Section: New Results
Bespoke tools for comparative genomics
Large-scale comparison of strains of cell factory species is an indispensible tool for understanding the genetic origin of phenotypic variability, and can considerably optimize the selection and construction of high-performing industrial strains. For example, in oenological applications new strains may be selected based on their influence on aroma, their adaptation to grape musts, or their robustness during fermentation. In oil production applications, new strains may be selected based on their yield, or on the saturation degree of the lipids, or on their growth characteristics. Comparative genomics has proven quite effective in understanding cell factory diversity [1], [6], [5], [36], [31]. A typical project will involve 500 segregants and 50 genomes. Accurate and rapid analysis of the concomitant data volumes requires efficient tool sets that must be adapted to the real use cases of the industrial application.

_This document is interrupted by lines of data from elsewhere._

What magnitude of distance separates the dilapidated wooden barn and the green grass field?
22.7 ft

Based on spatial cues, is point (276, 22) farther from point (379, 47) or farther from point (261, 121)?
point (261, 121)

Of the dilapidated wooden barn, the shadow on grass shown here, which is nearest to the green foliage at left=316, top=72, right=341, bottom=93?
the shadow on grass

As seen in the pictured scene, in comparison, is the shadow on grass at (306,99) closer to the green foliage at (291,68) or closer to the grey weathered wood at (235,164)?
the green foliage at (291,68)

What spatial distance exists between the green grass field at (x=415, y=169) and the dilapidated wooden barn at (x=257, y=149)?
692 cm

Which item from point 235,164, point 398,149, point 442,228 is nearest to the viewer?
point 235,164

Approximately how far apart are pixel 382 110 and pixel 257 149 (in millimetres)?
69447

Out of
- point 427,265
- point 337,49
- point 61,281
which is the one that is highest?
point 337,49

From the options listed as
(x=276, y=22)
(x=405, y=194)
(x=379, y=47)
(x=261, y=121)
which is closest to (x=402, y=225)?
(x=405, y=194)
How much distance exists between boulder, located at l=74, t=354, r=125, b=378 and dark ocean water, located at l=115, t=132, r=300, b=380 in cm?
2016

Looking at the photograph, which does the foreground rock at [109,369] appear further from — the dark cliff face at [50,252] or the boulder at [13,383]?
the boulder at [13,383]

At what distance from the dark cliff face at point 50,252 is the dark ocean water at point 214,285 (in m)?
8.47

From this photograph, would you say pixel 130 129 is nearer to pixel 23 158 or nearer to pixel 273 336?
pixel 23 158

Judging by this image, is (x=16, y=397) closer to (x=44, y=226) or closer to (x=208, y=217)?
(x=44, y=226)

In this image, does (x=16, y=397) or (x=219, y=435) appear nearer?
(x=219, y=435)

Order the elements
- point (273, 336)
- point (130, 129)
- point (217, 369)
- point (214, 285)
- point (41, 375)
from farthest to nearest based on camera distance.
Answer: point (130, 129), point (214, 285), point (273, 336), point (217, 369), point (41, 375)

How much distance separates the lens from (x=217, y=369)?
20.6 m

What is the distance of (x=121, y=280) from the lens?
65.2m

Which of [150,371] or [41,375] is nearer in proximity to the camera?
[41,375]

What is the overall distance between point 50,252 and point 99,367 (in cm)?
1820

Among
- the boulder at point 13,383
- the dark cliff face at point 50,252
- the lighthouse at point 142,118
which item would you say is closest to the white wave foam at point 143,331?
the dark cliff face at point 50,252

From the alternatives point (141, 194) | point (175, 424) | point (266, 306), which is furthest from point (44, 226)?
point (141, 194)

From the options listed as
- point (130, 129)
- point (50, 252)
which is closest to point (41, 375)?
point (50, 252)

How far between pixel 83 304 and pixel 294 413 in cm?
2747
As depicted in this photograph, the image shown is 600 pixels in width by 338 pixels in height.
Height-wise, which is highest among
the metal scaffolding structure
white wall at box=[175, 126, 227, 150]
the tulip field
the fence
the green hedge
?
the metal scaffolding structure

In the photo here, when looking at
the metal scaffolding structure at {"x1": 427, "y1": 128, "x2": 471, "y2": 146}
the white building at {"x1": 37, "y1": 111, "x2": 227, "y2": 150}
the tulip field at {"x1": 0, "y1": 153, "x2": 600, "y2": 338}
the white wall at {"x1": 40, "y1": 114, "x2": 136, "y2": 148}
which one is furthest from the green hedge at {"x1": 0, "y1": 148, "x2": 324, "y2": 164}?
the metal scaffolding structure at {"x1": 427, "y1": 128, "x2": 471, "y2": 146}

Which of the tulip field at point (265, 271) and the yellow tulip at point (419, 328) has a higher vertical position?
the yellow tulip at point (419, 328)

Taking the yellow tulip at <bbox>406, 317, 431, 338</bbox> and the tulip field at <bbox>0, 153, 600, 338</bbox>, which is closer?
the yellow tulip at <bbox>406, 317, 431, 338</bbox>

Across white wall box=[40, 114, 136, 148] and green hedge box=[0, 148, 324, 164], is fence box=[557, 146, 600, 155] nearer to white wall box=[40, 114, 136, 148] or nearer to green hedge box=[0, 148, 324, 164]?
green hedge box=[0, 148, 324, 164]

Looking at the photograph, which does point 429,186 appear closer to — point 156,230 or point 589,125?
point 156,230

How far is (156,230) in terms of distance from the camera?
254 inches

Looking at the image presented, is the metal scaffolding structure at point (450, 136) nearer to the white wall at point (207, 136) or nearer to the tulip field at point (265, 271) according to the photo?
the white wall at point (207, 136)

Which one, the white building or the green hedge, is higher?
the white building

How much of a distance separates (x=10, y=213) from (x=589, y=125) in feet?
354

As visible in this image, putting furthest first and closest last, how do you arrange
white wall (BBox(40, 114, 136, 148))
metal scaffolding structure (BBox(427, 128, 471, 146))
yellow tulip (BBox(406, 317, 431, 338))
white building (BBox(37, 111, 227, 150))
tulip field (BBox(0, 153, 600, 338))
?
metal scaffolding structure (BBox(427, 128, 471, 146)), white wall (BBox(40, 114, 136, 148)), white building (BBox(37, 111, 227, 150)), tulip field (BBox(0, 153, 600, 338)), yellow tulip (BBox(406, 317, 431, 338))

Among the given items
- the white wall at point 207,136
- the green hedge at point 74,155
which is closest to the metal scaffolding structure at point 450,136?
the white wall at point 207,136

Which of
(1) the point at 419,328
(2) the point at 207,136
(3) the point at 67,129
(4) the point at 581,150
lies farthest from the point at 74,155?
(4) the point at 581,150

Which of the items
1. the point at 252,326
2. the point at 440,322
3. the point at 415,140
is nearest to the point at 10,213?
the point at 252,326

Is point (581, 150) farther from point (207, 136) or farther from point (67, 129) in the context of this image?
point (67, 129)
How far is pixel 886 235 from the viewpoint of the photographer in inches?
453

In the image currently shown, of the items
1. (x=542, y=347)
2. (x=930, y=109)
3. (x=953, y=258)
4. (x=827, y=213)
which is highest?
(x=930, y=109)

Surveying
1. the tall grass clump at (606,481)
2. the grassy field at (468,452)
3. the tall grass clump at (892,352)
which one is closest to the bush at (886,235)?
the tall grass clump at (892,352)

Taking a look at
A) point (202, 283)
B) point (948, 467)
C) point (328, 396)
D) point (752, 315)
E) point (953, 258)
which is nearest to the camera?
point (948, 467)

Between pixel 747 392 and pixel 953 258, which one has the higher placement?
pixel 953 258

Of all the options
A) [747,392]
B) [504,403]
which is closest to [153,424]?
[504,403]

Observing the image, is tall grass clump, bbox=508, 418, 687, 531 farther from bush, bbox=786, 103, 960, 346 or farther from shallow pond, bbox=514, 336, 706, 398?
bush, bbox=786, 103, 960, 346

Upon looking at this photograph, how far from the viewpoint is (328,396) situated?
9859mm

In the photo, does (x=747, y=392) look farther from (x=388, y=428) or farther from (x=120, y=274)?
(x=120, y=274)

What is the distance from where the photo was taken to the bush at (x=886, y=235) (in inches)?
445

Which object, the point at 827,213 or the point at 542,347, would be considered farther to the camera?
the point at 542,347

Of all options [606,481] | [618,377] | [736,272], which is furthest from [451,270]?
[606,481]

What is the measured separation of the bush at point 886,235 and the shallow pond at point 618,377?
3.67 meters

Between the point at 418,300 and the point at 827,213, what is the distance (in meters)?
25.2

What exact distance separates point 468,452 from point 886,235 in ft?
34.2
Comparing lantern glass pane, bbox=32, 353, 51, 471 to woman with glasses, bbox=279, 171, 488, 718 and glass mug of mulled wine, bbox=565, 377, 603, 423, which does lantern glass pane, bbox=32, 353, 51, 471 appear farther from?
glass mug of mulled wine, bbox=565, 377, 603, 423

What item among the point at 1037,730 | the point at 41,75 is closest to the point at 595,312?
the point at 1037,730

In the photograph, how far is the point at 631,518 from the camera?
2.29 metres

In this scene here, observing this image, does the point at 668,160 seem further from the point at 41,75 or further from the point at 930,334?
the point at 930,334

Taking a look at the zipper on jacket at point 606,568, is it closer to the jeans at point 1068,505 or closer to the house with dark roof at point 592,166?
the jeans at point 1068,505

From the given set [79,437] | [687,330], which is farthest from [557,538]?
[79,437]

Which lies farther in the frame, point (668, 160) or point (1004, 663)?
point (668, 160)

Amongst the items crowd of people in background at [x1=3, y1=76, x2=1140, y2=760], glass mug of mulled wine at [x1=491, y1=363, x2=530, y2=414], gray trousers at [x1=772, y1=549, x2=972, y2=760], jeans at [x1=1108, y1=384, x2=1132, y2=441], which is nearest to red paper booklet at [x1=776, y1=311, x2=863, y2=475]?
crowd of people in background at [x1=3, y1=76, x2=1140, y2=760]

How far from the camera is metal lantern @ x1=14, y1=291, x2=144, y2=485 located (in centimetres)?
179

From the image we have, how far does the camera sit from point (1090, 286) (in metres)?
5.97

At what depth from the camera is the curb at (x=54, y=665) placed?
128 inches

Pleiade addresses this problem through the definition of bespoke software systems that associate integrated sets of tools, including its Magus software platform (section 6.1). A key challenge in defining this kind of integrated system is the need to connect the components. We develop configuration formalisms whose solutions are orchestrations of weakly-coupled microservices running in independant containers. These services may be data banks, genome browser and visualization software, workflow tools like Galaxy, machine learning algorithms for classification, or shared workbooks like Jupyter or Zeppelin. By formalizing the connections between services, we can simplify deployment, and also create an opportunity for continuous deployment.